# Passage cité
────────────────────
Le dossier sera à réévaluer à l’automne 2012 concernant cette question.
(le tribunal souligne)
[13] Le 16 décembre 2011, l’intervenante écrit :
Titre : Rencontre à domicile
Étaient présents : Le Travailleur et nous-mêmes
Objectifs : Réévaluation de l’aide personnelle
- ASPECT PSYCHOSOCIAL :
Monsieur Rondeau est déménagé depuis la dernière évaluation (téléphonique) il y a environ deux (2) ans. Il réside au douzième étage d’un logement faisant partie d’un complexe immobilier pour les personnes âgées.
P/r à la grille d’évaluation des besoins d’aide personnelle à domicile, depuis celle produite le 10 septembre 2009, nous ne constatons pas de détérioration de sa santé personnelle dans le sens qu’il est capable de se lever et de se coucher seul et ce même s’il a besoin d’une barre pour s’appuyer pour se lever et se coucher. Il est encore très autonome pour son hygiène corporelle, l’habillage, le déshabillage, les soins vésicaux et intestinaux de même que pour ses besoins en alimentation.
En fait, même pour trois (3) des besoins pour lesquels on lui avait donné des points soit la préparation du dîner, la préparation du souper ainsi que le ménage léger, il ne les fait plus.
Tant qu’aux autres besoins, en termes de surveillance, ils sont restés les mêmes. [sic]
(le tribunal souligne)
[14] Le 29 décembre 2011, l’intervenante écrit :
Titre : Appel au T.
- ASPECT PSYCHOSOCIAL :
T est informé que nous ne pourrons pas donner suite à la mesure pour 2012. Je lui explique que cette mesure en est une d’EXCEPTION et que nous accordons l’aide personnelle seulement dans les cas ou les individus sont en perte d’autonomie sévère et dans ce cas-là la Commission veut éviter le placement en centre d’hébergement plus spécialisé.
────────────────────
[Enregistrements contenus dans un jeu de données]
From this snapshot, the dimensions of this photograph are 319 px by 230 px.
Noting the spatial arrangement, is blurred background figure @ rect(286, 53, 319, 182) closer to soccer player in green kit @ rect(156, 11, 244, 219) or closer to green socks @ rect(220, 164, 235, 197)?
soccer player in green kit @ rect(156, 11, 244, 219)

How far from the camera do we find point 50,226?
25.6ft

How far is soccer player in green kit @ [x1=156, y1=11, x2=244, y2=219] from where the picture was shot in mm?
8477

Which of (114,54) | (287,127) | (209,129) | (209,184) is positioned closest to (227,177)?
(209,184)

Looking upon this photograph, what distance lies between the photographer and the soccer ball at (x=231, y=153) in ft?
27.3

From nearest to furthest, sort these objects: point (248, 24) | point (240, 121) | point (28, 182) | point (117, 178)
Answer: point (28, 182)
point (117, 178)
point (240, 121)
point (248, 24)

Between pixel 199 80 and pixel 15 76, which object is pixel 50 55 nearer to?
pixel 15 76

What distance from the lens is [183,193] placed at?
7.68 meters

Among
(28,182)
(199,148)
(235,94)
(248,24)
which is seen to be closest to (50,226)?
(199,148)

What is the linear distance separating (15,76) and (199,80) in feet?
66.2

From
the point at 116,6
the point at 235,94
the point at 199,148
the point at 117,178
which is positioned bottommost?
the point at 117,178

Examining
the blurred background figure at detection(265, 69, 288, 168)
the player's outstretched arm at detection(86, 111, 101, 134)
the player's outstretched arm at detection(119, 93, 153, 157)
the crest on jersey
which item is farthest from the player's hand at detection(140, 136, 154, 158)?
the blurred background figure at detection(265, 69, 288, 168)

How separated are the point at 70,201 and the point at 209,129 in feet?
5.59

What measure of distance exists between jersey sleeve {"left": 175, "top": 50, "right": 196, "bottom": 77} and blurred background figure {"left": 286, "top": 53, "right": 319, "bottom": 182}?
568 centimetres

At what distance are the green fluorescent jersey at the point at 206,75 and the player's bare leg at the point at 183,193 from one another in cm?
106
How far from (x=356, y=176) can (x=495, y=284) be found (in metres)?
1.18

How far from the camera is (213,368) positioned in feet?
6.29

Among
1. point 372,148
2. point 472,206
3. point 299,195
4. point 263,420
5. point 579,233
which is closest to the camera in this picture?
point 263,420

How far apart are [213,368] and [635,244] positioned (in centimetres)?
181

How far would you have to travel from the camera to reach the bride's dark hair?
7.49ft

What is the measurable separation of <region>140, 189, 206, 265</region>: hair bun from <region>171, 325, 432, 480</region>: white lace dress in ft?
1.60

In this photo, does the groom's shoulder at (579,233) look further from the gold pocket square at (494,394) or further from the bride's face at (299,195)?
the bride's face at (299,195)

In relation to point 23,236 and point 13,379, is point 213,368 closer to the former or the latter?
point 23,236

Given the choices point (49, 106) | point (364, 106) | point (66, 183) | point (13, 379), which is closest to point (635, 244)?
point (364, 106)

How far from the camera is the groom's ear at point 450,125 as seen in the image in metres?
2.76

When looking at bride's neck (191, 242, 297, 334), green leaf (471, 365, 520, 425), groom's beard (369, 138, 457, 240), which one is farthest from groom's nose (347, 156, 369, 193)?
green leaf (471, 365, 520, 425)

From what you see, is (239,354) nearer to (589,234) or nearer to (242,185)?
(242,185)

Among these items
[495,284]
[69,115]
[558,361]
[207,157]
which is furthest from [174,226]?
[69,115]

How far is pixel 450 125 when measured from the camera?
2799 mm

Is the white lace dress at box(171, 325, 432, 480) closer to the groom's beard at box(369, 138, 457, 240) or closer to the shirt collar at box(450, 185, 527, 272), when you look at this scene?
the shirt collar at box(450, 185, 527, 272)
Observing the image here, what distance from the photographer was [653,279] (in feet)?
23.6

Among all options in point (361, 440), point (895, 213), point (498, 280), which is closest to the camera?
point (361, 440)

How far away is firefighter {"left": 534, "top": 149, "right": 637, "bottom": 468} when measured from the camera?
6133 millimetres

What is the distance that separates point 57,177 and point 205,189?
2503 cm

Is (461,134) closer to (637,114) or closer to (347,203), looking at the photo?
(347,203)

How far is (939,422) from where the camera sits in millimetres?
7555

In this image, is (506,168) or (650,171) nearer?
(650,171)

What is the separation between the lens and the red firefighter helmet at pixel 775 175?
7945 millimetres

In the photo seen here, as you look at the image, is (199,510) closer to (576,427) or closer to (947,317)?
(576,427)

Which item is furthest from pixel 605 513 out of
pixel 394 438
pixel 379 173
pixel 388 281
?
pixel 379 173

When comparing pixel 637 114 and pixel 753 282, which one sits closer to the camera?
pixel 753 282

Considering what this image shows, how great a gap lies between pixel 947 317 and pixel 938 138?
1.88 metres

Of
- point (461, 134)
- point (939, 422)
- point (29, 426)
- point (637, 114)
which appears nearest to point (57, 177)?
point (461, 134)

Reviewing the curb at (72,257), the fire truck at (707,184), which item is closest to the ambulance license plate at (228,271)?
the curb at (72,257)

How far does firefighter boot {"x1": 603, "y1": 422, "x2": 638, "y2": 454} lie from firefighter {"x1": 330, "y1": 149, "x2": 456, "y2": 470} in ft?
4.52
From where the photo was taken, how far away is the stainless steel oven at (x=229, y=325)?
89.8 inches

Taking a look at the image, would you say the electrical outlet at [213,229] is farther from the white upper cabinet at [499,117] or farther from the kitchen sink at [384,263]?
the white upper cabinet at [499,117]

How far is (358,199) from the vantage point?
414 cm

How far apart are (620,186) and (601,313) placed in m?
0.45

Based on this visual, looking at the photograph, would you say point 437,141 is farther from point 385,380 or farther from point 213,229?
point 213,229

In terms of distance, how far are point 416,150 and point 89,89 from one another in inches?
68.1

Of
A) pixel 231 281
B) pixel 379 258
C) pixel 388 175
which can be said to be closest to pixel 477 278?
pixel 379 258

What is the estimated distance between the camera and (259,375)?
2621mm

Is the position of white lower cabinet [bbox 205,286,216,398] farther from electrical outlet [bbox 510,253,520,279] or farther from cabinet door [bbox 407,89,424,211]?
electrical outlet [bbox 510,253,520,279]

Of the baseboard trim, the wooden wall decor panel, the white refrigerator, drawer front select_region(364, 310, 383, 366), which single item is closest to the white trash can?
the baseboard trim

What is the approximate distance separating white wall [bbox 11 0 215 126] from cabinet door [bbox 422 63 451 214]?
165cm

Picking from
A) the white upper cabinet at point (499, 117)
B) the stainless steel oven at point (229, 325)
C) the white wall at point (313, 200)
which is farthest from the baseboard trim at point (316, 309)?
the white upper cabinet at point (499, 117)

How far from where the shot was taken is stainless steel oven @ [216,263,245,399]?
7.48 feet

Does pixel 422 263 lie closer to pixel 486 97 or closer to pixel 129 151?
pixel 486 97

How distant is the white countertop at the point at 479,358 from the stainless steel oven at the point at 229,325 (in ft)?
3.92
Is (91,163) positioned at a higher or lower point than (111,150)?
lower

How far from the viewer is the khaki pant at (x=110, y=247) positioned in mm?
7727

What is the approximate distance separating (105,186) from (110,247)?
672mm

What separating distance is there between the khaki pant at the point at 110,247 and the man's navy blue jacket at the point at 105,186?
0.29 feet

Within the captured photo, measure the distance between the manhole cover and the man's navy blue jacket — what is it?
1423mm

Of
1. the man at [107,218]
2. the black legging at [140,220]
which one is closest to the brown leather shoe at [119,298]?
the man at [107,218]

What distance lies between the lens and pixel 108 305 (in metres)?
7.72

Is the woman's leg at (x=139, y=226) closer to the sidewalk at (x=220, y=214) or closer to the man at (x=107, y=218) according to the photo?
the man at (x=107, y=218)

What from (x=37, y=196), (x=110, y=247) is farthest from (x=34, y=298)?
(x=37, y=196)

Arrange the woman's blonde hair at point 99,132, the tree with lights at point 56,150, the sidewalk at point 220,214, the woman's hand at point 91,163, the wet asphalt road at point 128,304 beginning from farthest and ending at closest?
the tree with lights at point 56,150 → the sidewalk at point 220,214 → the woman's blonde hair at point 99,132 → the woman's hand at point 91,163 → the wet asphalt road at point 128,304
────────────────────
# Court exercice
Reprenez l'extrait de décision sur l'aide personnelle à domicile, plus haut, à la suite de sa dernière phrase.

# Réponse rédigée
Considérant qu’il est en mesure de prendre soin de lui-même, je lui mentionne qu’il est quand même chanceux d’en avoir eu. Monsieur dit qu’il reçoit de l’aide personnelle depuis une vingtaine d’années...
[15] Le 4 janvier 2012, la CSST émet la décision initiale en litige, informant le travailleur qu’aucune allocation d’aide personnelle à domicile ne peut être versée car une telle aide n’est pas nécessaire à son maintien à domicile.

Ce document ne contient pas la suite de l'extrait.